His further appeal won a sweeping victory from the U.S. Court of Appeals for the Fifth Circuit, which agreed that his client's death sentence was a violation of the Eighth Amendment's prohibition against cruel and unusual punishment.
McLaughlin eventually argued the case in the U.S. Supreme Court, which vacated the death sentence and changed the felony murder rule as it applied to death sentences in seventeen states. "They said that you couldn't put someone to death unless he had killed or attempted to kill someone or had used lethal force." McLaughlin returned to Mississippi twice to get Bullock's sentence changed to life in prison and got him released on parole in 2008, after six denied appeals. "He had completely rehabilitated his life by then and is now a lay minister preaching throughout Mississippi about the dangers of drugs and alcohol," McLaughlin reports proudly.
"Joe McLaughlin has been involved in some of the key U.S. Supreme Court death penalty cases," observes Professor Faust F. Rossi. "He's a great lawyer and a tireless fighter for justice and fairness."
In a capital case before the U.S. Supreme Court in 1988, Thompson v. Oklahoma, McLaughlin argued, in an amicus brief on behalf of national psychiatry and psychology groups, that putting a defendant to death for a crime committed at age fifteen violates his Fifth and Eighth Amendment rights.

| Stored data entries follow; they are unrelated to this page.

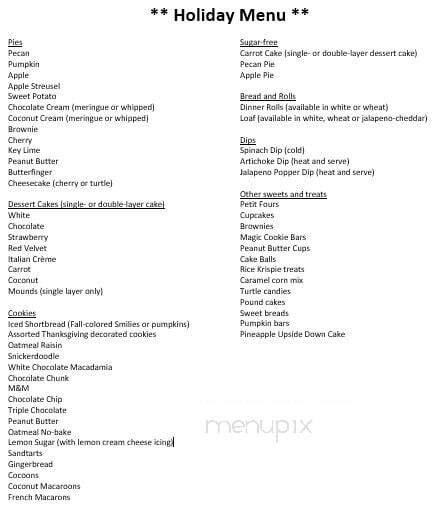 ** Holiday Menu **

Pies
Pecan
Pumpkin
Apple
Apple Streusel
Sweet Potato
Chocolate Cream (meringue or whipped)
Coconut Cream (meringue or whipped)
Brownie
Cherry
Key Lime
Peanut Butter
Butterfinger
Cheesecake (cherry or turtle)

Dessert Cakes (single- or double-layer cake)
White
Chocolate
Strawberry
Red Velvet
Italian Crème
Carrot
Coconut
Mounds (single layer only)

Cookies
Iced Shortbread (Fall-colored Smilies or pumpkins)
Assorted Thanksgiving decorated cookies
Oatmeal Raisin
Snickerdoodle
White Chocolate Macadamia
Chocolate Chunk
M&M
Chocolate Chip
Triple Chocolate
Peanut Butter
Oatmeal No-bake
Lemon Sugar (with lemon cream cheese icing)
Sandtarts
Gingerbread
Cocoons
Coconut Macaroons
French Macarons

Sugar-free
Carrot Cake (single- or double-layer dessert cake)
Pecan Pie
Apple Pie

Bread and Rolls
Dinner Rolls (available in white or wheat)
Loaf (available in white, wheat or jalapeno-cheddar)

Dips
Spinach Dip (cold)
Artichoke Dip (heat and serve)
Jalapeno Popper Dip (heat and serve)

Other sweets and treats
Petit Fours
Cupcakes
Brownies
Magic Cookie Bars
Peanut Butter Cups
Cake Balls
Rice Krispie treats
Caramel corn mix
Turtle candies
Pound cakes
Sweet breads
Pumpkin bars
Pineapple Upside Down Cake

menupix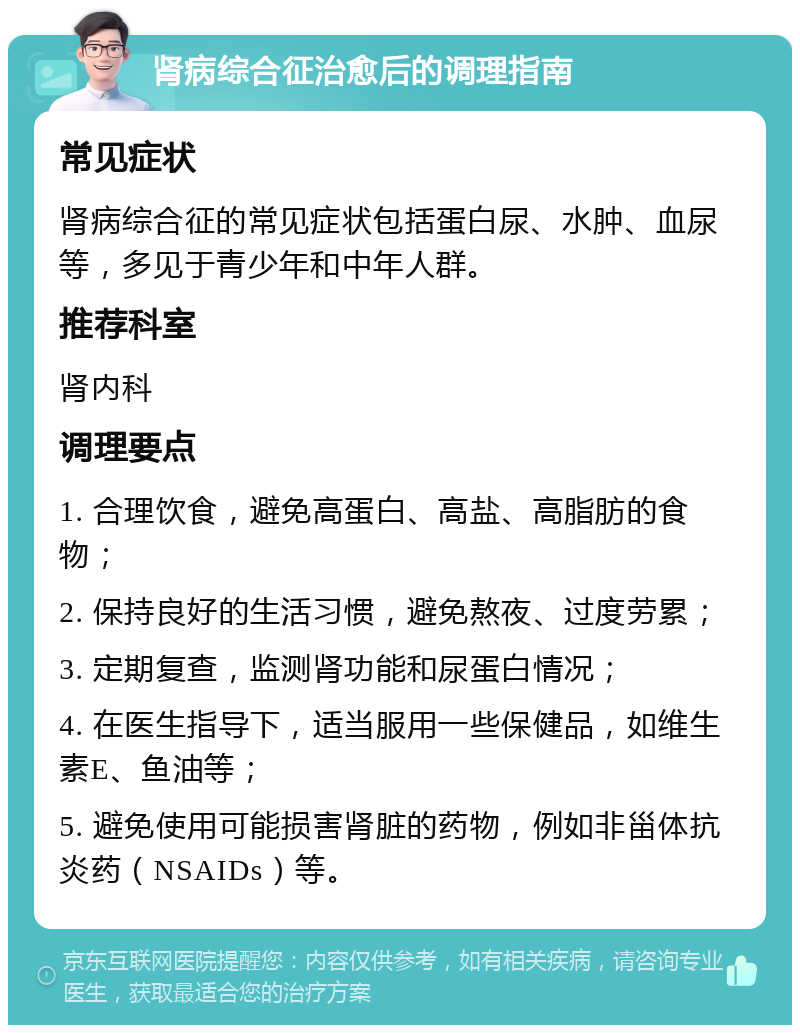 肾病综合征治愈后的调理指南

常见症状

肾病综合征的常见症状包括蛋白尿、水肿、血尿等，多见于青少年和中年人群。

推荐科室

肾内科

调理要点

1. 合理饮食，避免高蛋白、高盐、高脂肪的食物；

2. 保持良好的生活习惯，避免熬夜、过度劳累；

3. 定期复查，监测肾功能和尿蛋白情况；

4. 在医生指导下，适当服用一些保健品，如维生素E、鱼油等；

5. 避免使用可能损害肾脏的药物，例如非甾体抗炎药（NSAIDs）等。

京东互联网医院提醒您：内容仅供参考，如有相关疾病，请咨询专业医生，获取最适合您的治疗方案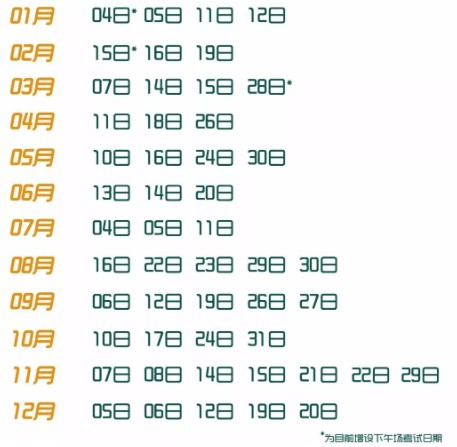 01月 04日* 05日 11日 12日

02月 15日* 16日 19日

03月 07日 14日 15日 28日*

04月 11日 18日 26日

05月 10日 16日 24日 30日

06月 13日 14日 20日

07月 04日 05日 11日

08月 16日 22日 23日 29日 30日

09月 06日 12日 19日 26日 27日

10月 10日 17日 24日 31日

11月 07日 08日 14日 15日 21日 22日 29日

12月 05日 06日 12日 19日 20日

*为目前增设下午场考试日期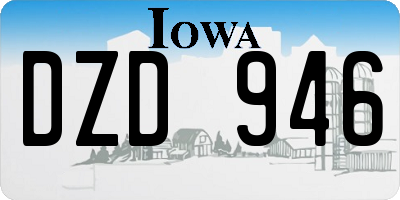 IOWA

DZD 946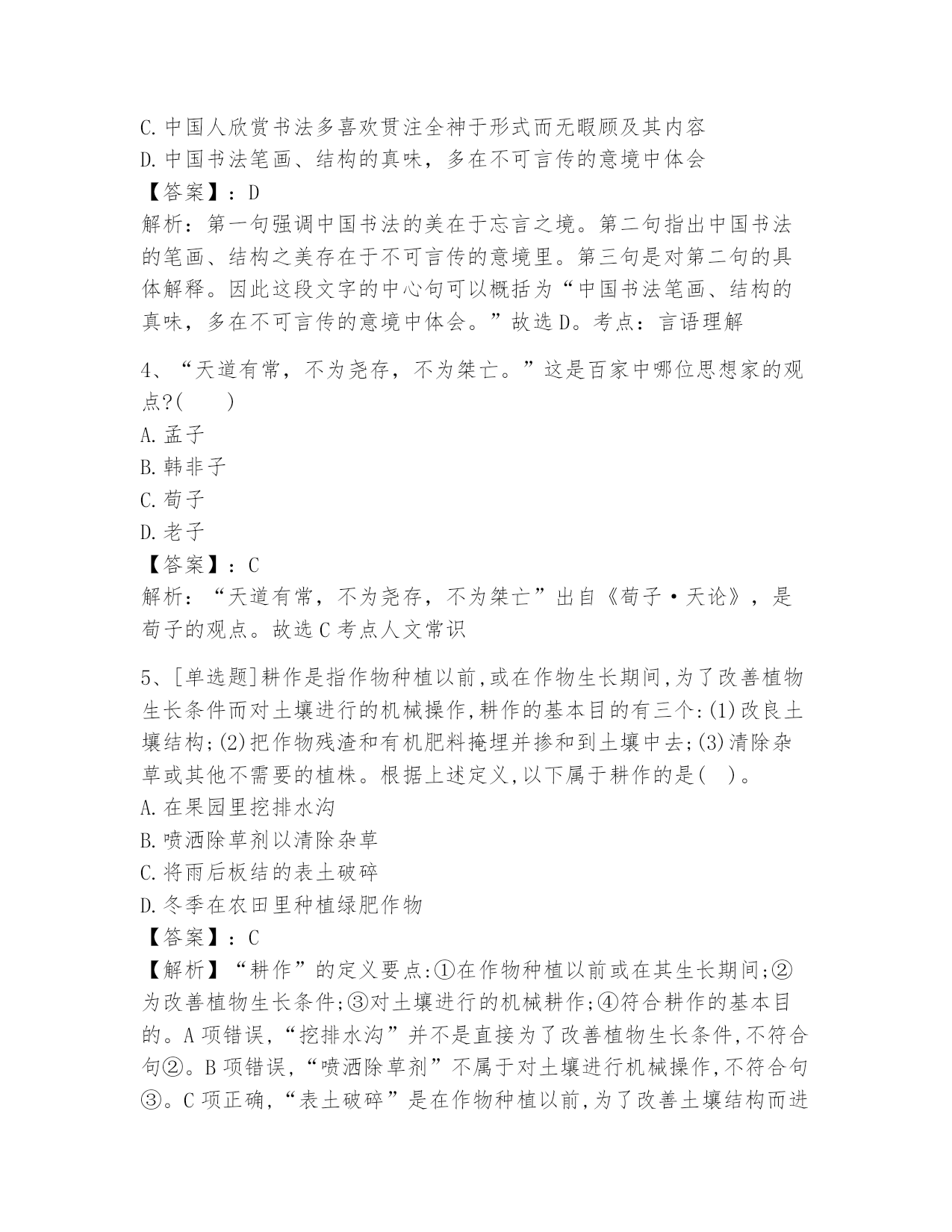 C. 中国人欣赏书法多喜欢贯注全神于形式而无暇顾及其内容
D. 中国书法笔画、结构的真味，多在不可言传的意境中体会
【答案】：D
解析：第一句强调中国书法的美在于忘言之境。第二句指出中国书法的笔画、结构之美存在于不可言传的意境里。第三句是对第二句的具体解释。因此这段文字的中心句可以概括为“中国书法笔画、结构的真味，多在不可言传的意境中体会。”故选 D。考点：言语理解

4、“天道有常，不为尧存，不为桀亡。”这是百家中哪位思想家的观点?(　　)
A. 孟子
B. 韩非子
C. 荀子
D. 老子
【答案】：C
解析：“天道有常，不为尧存，不为桀亡”出自《荀子·天论》，是荀子的观点。故选 C 考点人文常识

5、[单选题]耕作是指作物种植以前,或在作物生长期间,为了改善植物生长条件而对土壤进行的机械操作,耕作的基本目的有三个:(1)改良土壤结构;(2)把作物残渣和有机肥料掩埋并掺和到土壤中去;(3)清除杂草或其他不需要的植株。根据上述定义,以下属于耕作的是(　)。
A. 在果园里挖排水沟
B. 喷洒除草剂以清除杂草
C. 将雨后板结的表土破碎
D. 冬季在农田里种植绿肥作物
【答案】：C
【解析】“耕作”的定义要点:①在作物种植以前或在其生长期间;②为改善植物生长条件;③对土壤进行的机械耕作;④符合耕作的基本目的。A 项错误,“挖排水沟”并不是直接为了改善植物生长条件,不符合句②。B 项错误,“喷洒除草剂”不属于对土壤进行机械操作,不符合句③。C 项正确,“表土破碎”是在作物种植以前,为了改善土壤结构而进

"We interviewed juveniles on death row in four states and showed they are too immature to understand the consequences of their actions," he recalls. The study, which was attached to the brief, impressed Justice Sandra Day O'Connor, who wrote the majority opinion holding that the death penalty is unconstitutional when it is applied to defendants who are under sixteen at the time of their capital crimes.
And in Roper v. Simmons, a capital case that came before the U.S. Supreme Court in 2005, McLaughlin shared new scientific evidence that demonstrated sections of the brain's cerebral cortex, which manage impulse control and rational thought, are not developed until after age eighteen. His argument for the American Medical Association influenced the ruling that the death penalty is unconstitutional when it is applied to defendants who are under eighteen at the time of their capital crimes.
"The death penalty is capricious and unfair," says McLaughlin. "More often than not it is imposed on the defenseless, indigents, and minorities. But fourteen states have now outlawed it, and it is being used far less frequently in those states where it is still available."
He advises law graduates who hope to do death penalty defense work to "find a supportive law firm and people who'll assist you when you are working on death penalty cases, which are all-consuming." It also helps to have "a strong sense of what's right and to stay with a case over time, despite disappointments and frustrations along the way."
A former partner at Shearman & Sterling, McLaughlin is now of counsel at Bingham McCutchen, teaches international arbitration at Fordham University School of Law, and is a professional arbitrator and mediator with JAMS.